- [Given passage]:
JDK version ?

Godmar Back gback at cs.utah.edu
Wed Mar 24 09:21:37 PST 1999


> 
> It is also the case that kaffe is a high-performance virtual machine.  I
> haven't personally run any benchmarks (don't have anything from Sun
> installed here) but I've seen benchmarks in which kaffe does very well.
> 

My take on this is that you should expect Kaffe with jit to perform about 
as good as Sun's 1.1.7 interpreter for *real* applications.  For small
benchmarks, you can see Kaffe outperform Sun and even Sun with TYA
at times.  If you have an application where kaffe substantially lags 
behind Sun's 1.1.7, please let us know.

Given the existence of Microsoft's JVM, calling Kaffe high-performance
may not be the right word.  But: here's a tremendous chance of making
a contribution.  Basically, the complete JIT in Kaffe is waiting to
be ripped out and be replaced with an optimizing one. [3]

> Kaffe's AWT is, IMO, a strong point too.  It doesn't use native widgets
> (which you may find distasteful), but it's very fast, and it actually
> performs according to spec, unlike most sun versions I've seen.

- [Jobs]:
[1] Do these statements agree with the Kaffe post? Answer yes or no for each, quoting the words from the post that decide it.
(a) The author expects Kaffe with a JIT to perform roughly as well as Sun's 1.1.7 interpreter on real applications.
(b) The author considers Kaffe's JIT already fully optimized.
(c) The quoted writer says Kaffe's AWT uses native widgets.
[2] Give a continuation of the Kaffe post, starting after its final sentence.
The rows that follow have no connection to the Kaffe post.

Recorded data
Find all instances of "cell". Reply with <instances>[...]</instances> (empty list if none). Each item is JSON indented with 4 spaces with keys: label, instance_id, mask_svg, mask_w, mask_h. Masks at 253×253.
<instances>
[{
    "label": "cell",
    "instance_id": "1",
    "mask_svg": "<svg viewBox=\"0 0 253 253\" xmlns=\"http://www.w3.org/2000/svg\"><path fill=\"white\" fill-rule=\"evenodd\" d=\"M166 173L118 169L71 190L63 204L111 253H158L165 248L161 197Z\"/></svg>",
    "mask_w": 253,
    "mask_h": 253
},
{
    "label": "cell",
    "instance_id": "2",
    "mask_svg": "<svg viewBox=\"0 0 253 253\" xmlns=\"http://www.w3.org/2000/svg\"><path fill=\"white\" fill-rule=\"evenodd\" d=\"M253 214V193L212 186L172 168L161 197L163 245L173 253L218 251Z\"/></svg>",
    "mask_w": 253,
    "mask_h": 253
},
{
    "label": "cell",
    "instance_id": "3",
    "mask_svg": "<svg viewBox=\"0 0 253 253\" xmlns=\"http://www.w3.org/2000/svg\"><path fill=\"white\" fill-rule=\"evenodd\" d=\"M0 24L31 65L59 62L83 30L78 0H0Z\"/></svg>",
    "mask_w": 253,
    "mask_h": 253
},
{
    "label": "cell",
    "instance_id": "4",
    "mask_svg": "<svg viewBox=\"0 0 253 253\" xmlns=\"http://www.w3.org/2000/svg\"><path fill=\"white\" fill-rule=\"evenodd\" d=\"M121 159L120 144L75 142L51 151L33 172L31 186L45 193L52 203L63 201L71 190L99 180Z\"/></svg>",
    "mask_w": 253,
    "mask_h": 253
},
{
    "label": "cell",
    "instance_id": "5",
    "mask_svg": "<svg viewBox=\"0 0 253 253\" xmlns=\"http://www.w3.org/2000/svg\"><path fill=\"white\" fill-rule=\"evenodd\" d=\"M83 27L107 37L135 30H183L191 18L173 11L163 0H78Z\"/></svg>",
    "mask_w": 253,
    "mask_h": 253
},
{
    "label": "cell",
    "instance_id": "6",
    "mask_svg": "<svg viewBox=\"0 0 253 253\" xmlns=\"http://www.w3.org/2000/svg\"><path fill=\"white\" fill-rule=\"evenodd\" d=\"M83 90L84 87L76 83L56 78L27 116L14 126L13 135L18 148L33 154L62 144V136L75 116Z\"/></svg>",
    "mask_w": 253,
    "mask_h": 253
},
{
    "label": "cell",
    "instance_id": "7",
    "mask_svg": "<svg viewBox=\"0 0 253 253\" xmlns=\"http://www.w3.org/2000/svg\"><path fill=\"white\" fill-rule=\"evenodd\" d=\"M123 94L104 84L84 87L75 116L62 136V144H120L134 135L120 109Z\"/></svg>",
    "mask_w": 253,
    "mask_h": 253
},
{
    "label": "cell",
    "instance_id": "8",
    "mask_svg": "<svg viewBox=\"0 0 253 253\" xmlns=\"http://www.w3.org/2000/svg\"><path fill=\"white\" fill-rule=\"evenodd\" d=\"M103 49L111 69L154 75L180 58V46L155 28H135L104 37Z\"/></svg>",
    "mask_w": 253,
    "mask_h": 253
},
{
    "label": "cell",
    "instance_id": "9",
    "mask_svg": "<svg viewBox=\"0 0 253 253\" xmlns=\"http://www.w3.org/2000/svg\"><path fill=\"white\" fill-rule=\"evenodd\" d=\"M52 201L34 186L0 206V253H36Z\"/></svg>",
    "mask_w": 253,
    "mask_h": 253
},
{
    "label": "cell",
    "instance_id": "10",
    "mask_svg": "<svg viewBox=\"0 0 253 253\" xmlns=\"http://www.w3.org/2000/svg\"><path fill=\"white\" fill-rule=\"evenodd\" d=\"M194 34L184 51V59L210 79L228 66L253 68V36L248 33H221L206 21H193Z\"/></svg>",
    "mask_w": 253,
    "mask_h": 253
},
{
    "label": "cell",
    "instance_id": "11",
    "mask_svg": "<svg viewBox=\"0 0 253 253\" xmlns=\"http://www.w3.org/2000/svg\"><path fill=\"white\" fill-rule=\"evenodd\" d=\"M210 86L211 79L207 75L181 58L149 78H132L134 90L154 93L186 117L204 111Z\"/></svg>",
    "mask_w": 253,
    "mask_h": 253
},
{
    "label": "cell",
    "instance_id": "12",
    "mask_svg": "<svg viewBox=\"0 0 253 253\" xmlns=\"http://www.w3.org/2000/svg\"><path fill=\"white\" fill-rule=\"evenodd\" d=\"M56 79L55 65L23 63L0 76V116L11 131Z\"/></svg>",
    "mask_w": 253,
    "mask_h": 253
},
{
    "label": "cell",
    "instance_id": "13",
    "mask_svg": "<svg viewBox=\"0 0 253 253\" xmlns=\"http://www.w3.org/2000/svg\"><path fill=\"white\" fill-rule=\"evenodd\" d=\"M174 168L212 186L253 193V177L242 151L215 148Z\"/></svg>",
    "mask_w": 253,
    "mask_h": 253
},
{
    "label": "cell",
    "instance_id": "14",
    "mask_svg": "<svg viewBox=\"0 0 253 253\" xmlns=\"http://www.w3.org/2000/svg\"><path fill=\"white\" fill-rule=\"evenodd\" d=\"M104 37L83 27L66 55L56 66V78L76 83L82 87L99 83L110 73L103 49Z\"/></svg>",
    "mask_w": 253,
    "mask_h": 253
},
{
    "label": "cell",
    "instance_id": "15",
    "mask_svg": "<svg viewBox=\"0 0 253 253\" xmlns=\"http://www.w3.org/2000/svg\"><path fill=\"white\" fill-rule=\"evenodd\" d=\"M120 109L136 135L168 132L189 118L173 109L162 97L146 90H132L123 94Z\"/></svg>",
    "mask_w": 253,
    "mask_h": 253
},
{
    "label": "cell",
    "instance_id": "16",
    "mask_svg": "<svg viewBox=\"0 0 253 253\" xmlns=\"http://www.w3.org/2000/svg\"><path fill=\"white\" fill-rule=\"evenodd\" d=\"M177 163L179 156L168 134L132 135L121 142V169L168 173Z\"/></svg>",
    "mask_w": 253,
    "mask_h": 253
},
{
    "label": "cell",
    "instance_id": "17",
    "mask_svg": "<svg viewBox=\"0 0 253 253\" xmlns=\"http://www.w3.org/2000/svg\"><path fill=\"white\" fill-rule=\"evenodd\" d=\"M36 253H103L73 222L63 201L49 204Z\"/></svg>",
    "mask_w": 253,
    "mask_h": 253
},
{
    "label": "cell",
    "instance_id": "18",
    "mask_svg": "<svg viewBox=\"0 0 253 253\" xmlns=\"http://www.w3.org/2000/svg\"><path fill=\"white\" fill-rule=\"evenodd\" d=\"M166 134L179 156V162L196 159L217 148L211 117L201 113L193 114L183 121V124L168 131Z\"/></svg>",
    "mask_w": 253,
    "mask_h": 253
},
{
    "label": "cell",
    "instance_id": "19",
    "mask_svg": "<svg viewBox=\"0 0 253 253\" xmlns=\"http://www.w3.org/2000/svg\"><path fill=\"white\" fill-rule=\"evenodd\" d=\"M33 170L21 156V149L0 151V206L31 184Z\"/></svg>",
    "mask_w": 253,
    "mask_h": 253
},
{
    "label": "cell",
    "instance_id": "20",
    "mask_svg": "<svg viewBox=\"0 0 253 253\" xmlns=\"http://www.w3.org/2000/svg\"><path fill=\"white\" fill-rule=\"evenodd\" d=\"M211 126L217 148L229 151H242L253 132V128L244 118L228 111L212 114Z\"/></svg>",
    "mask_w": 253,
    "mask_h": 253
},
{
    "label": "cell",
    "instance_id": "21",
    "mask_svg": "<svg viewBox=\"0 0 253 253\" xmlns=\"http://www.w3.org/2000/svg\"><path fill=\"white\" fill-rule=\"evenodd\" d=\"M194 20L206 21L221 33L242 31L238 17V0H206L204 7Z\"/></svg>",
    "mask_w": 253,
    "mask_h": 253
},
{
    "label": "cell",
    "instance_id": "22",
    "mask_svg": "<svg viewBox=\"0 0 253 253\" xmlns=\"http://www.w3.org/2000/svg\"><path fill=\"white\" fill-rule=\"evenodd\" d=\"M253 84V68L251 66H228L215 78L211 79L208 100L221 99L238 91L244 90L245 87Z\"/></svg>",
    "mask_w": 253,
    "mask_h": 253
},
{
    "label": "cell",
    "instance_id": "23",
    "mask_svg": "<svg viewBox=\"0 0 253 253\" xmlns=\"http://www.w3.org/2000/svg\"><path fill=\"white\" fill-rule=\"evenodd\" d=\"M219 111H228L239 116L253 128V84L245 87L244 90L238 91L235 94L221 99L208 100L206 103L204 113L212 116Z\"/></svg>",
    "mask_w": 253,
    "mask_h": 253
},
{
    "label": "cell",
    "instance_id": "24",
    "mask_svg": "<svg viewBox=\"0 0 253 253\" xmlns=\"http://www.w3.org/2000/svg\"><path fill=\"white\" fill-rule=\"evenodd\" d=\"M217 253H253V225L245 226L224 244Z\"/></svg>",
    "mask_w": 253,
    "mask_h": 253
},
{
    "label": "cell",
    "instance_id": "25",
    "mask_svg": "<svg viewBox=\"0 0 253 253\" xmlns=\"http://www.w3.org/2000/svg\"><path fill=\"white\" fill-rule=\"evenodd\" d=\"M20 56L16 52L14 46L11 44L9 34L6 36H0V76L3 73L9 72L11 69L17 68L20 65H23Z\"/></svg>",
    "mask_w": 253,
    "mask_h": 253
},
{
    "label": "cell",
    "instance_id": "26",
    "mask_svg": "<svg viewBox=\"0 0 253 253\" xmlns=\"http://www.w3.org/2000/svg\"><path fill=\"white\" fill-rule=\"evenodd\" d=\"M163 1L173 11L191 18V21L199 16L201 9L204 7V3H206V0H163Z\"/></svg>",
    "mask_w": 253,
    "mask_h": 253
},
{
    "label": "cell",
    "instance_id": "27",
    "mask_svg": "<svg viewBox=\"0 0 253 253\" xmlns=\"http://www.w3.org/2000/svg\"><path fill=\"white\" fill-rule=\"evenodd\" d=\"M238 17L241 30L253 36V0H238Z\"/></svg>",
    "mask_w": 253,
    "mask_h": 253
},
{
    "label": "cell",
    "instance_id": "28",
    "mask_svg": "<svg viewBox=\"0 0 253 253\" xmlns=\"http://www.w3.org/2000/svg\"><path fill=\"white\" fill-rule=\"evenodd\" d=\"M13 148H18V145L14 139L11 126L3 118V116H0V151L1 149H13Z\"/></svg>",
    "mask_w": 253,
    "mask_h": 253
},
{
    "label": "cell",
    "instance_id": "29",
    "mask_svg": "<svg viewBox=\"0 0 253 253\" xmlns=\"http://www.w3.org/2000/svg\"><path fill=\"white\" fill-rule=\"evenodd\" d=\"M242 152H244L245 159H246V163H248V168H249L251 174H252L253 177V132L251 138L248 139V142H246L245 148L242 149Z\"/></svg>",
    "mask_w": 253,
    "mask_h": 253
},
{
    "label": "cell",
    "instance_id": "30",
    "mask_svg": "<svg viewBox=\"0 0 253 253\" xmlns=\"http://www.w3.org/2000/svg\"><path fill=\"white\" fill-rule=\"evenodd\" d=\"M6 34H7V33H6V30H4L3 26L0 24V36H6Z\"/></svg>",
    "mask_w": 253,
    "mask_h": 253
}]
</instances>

- [Task responses]:
[1]
(a) Yes: "you should expect Kaffe with jit to perform about as good as Sun's 1.1.7 interpreter for *real* applications"
(b) No: "the complete JIT in Kaffe is waiting to be ripped out and be replaced with an optimizing one"
(c) No: "It doesn't use native widgets"

[2]
> 

You know, about the whole "performs according to spec".  I'm not really
sure what that means.  Java is a Sun invention.  They defined both the
"spec" and did several implementations.  Since they control the 
standardization process, they always have the option of either fixing the 
"spec" or fixing their implementation, or just to ignore discrepancies.  
All of which they have been doing and are still doing, and they aren't
even shy to admit it.

Transvirtual and others are attempting to move some aspects of the control 
over Java to an independent body [1], but similar attempts have failed in 
the past (see the case of NIST of real-time Java [2]).

It remains to be seen how the struggle between attempts to create an
open standard and the fear of people that Java may disperse into 
different standards without Sun's control will turn out.

Until then, I'm afraid we have little choice but to pick and prefer  
a given JDK reference implementation from Sun over whatever "spec"
they release.  Of course, we should also lobby for making Java truely open.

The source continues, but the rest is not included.